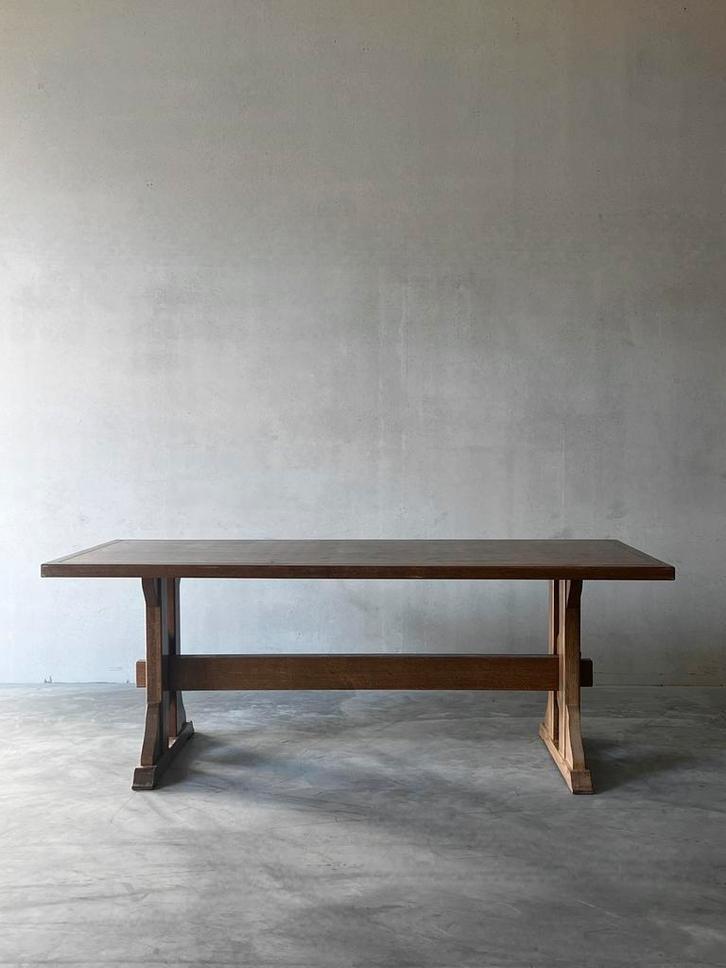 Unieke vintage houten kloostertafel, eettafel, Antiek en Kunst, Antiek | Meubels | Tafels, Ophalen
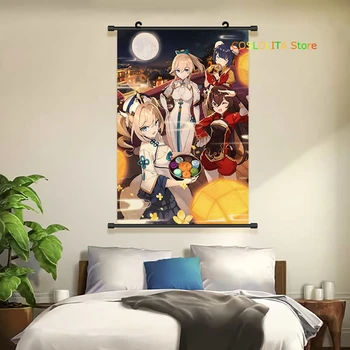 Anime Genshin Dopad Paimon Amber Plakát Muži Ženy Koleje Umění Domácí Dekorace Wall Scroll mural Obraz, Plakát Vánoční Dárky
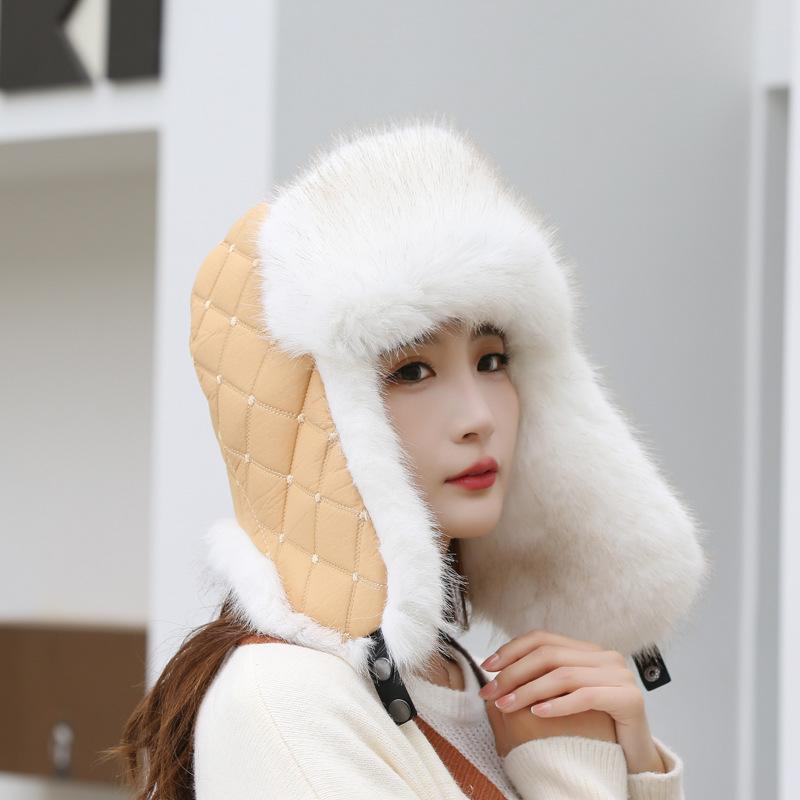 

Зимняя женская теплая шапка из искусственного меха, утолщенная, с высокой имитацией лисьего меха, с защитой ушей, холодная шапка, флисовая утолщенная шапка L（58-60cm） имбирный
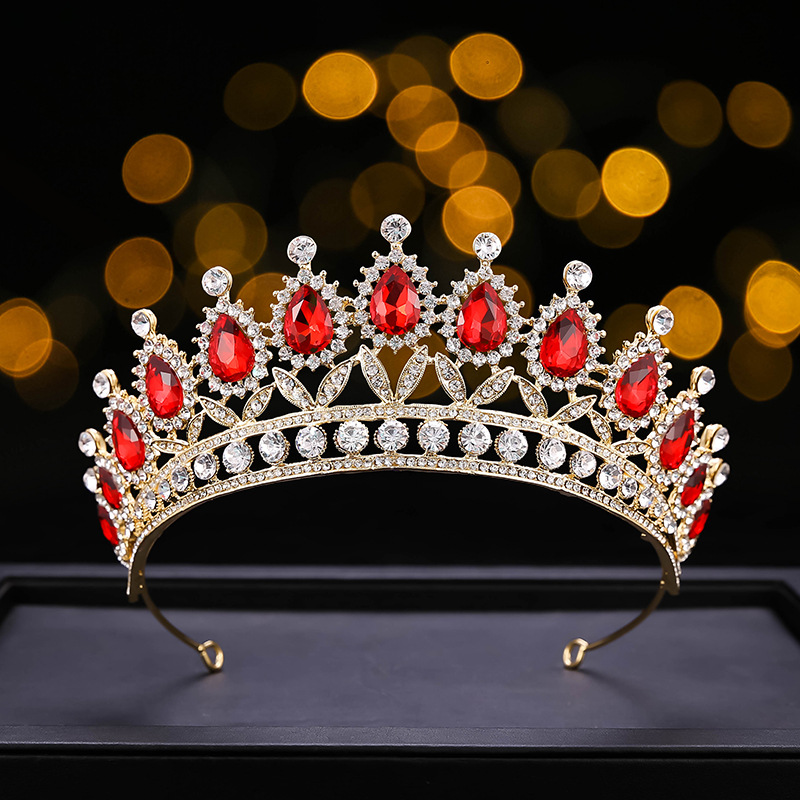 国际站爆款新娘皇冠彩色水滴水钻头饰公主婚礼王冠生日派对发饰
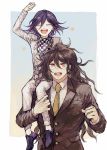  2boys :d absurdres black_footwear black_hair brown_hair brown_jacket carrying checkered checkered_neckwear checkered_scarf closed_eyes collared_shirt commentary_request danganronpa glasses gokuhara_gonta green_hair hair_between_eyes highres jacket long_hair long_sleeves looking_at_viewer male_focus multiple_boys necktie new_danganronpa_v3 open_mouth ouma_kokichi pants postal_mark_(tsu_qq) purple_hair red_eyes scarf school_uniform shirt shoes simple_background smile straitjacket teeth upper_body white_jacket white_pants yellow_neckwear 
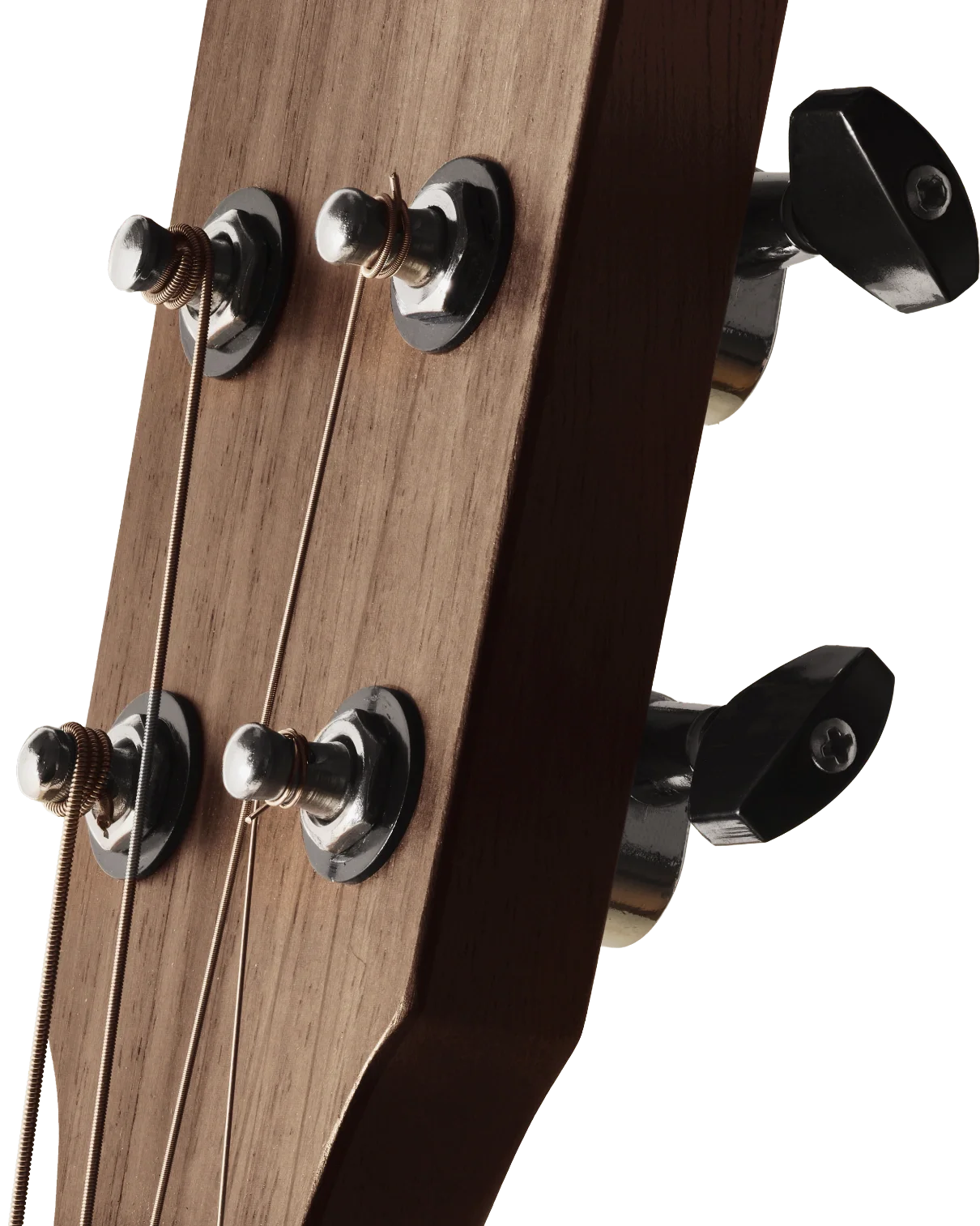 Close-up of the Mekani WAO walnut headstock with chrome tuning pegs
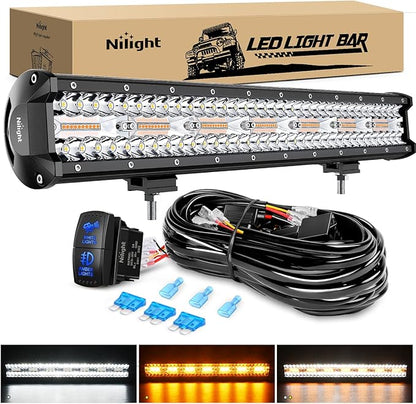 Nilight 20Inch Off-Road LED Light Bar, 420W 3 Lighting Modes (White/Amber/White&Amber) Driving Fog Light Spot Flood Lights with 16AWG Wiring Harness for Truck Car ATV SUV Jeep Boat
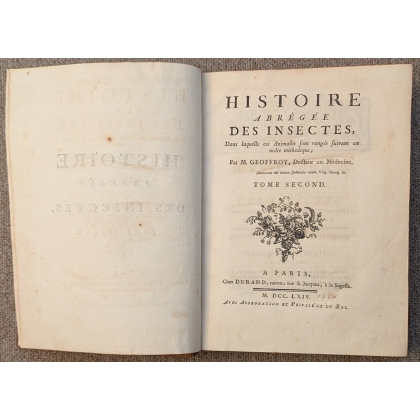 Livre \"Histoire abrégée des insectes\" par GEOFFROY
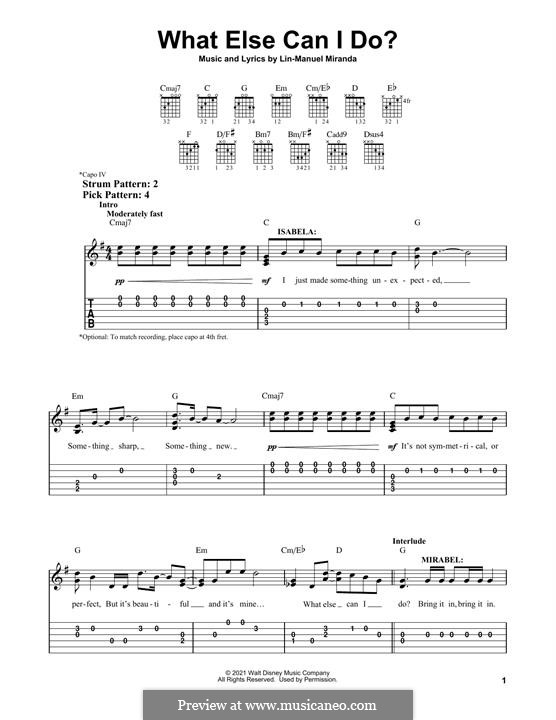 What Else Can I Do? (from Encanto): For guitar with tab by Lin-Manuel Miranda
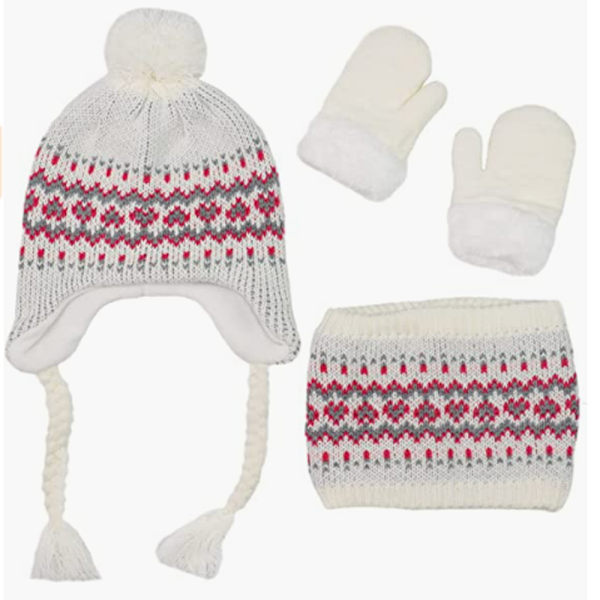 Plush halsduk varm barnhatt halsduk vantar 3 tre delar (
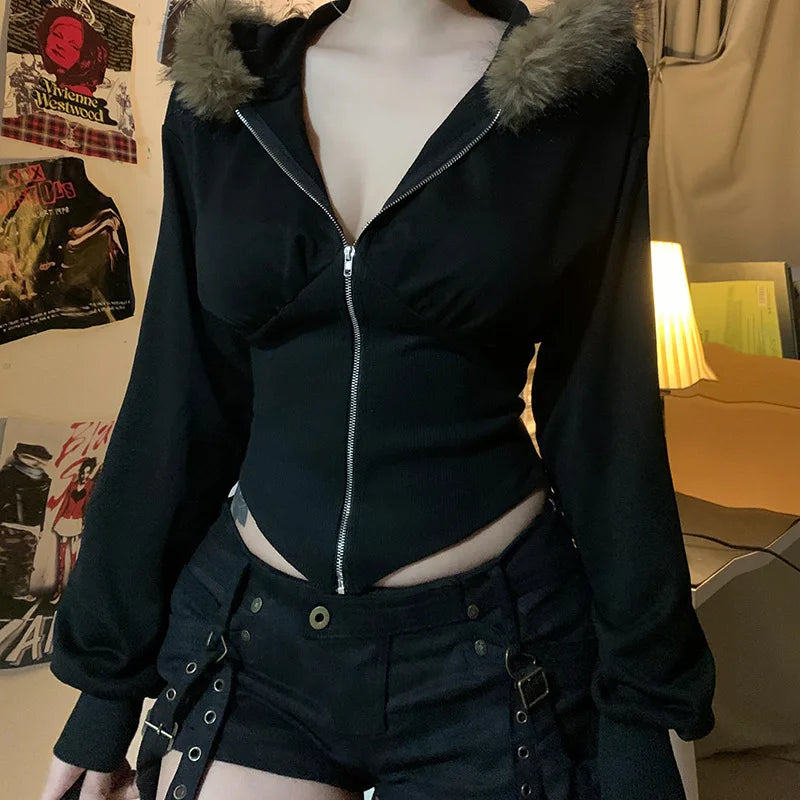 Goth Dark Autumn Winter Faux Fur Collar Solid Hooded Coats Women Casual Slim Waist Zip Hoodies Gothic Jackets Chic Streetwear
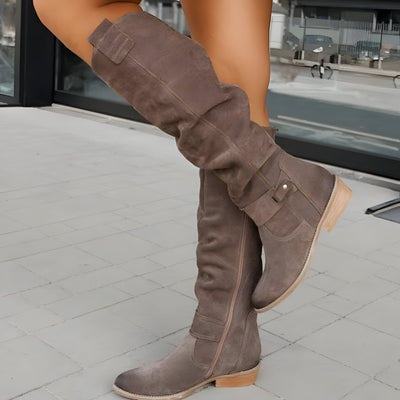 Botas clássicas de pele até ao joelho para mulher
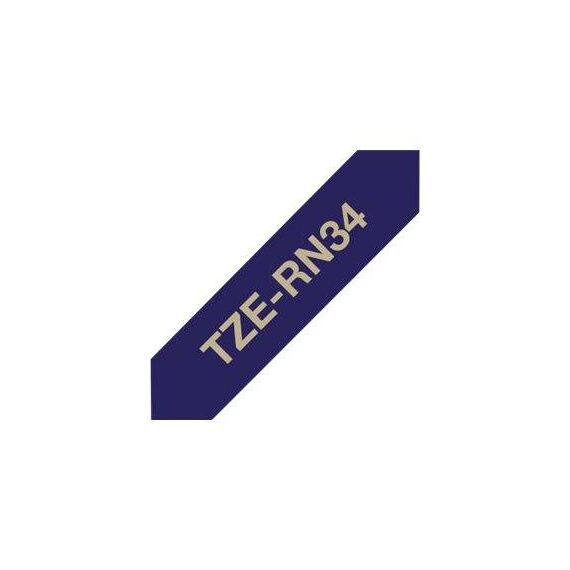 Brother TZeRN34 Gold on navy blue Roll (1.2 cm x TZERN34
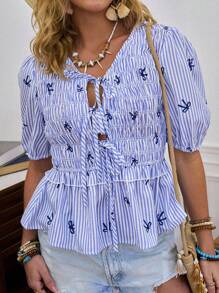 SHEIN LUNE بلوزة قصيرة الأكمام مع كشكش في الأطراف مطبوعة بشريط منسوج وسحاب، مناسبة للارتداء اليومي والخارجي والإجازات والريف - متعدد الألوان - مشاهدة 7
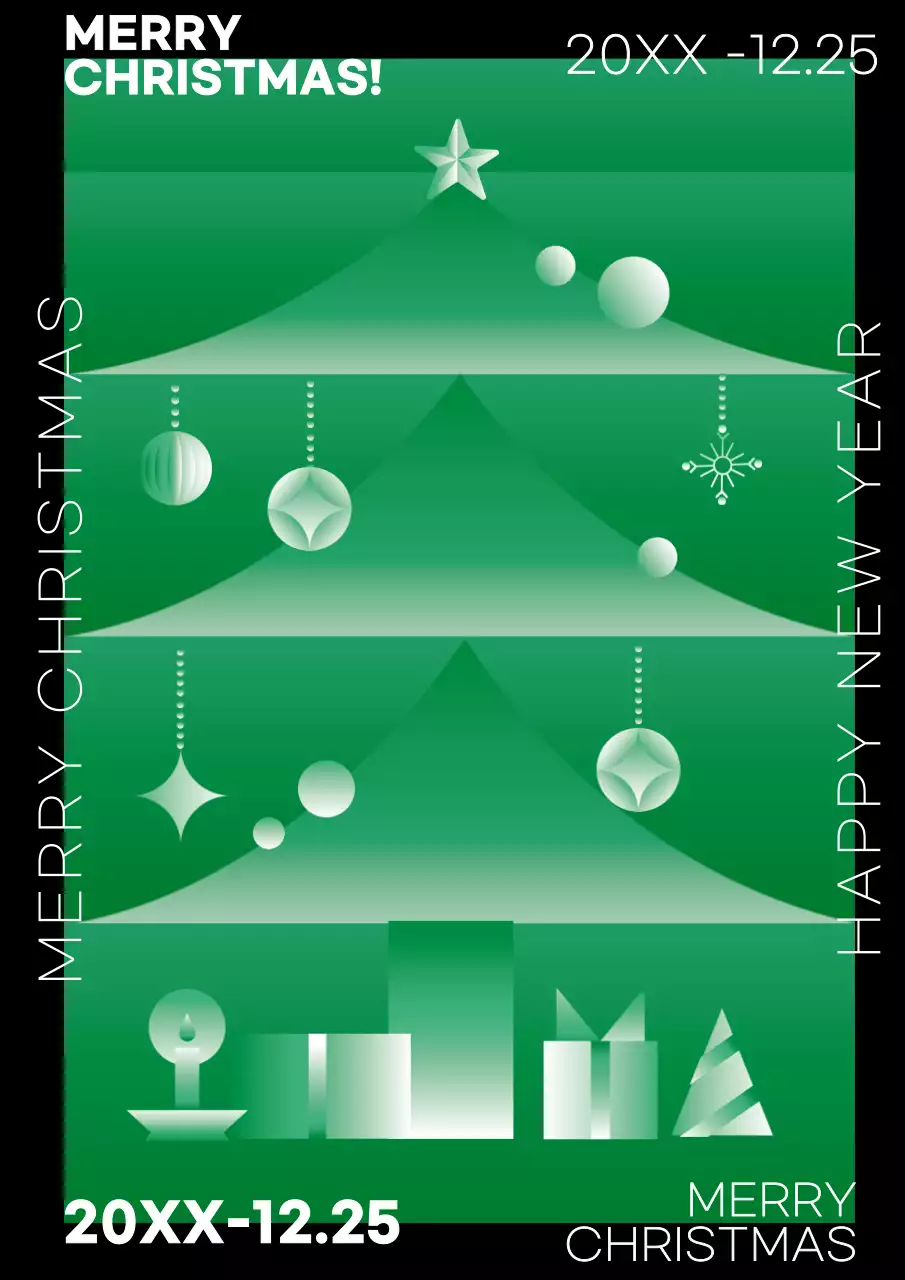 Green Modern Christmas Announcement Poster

# # # # #

- WORK ITEM: Copy out the listing word for word, starting at the line that contains "Зимняя женская теплая" and ending with the final line of the listing. Leave the pictures out of your copy.

- RESULT OF THE TASK:
Зимняя женская теплая шапка из искусственного меха, утолщенная, с высокой имитацией лисьего меха, с защитой ушей, холодная шапка, флисовая утолщенная шапка L（58-60cm） имбирный
 国际站爆款新娘皇冠彩色水滴水钻头饰公主婚礼王冠生日派对发饰
  2boys :d absurdres black_footwear black_hair brown_hair brown_jacket carrying checkered checkered_neckwear checkered_scarf closed_eyes collared_shirt commentary_request danganronpa glasses gokuhara_gonta green_hair hair_between_eyes highres jacket long_hair long_sleeves looking_at_viewer male_focus multiple_boys necktie new_danganronpa_v3 open_mouth ouma_kokichi pants postal_mark_(tsu_qq) purple_hair red_eyes scarf school_uniform shirt shoes simple_background smile straitjacket teeth upper_body white_jacket white_pants yellow_neckwear 
 Close-up of the Mekani WAO walnut headstock with chrome tuning pegs
 Nilight 20Inch Off-Road LED Light Bar, 420W 3 Lighting Modes (White/Amber/White&Amber) Driving Fog Light Spot Flood Lights with 16AWG Wiring Harness for Truck Car ATV SUV Jeep Boat
 Livre \"Histoire abrégée des insectes\" par GEOFFROY
 What Else Can I Do? (from Encanto): For guitar with tab by Lin-Manuel Miranda
 Plush halsduk varm barnhatt halsduk vantar 3 tre delar (
 Goth Dark Autumn Winter Faux Fur Collar Solid Hooded Coats Women Casual Slim Waist Zip Hoodies Gothic Jackets Chic Streetwear
 Botas clássicas de pele até ao joelho para mulher
 Brother TZeRN34 Gold on navy blue Roll (1.2 cm x TZERN34
 SHEIN LUNE بلوزة قصيرة الأكمام مع كشكش في الأطراف مطبوعة بشريط منسوج وسحاب، مناسبة للارتداء اليومي والخارجي والإجازات والريف - متعدد الألوان - مشاهدة 7
 Green Modern Christmas Announcement Poster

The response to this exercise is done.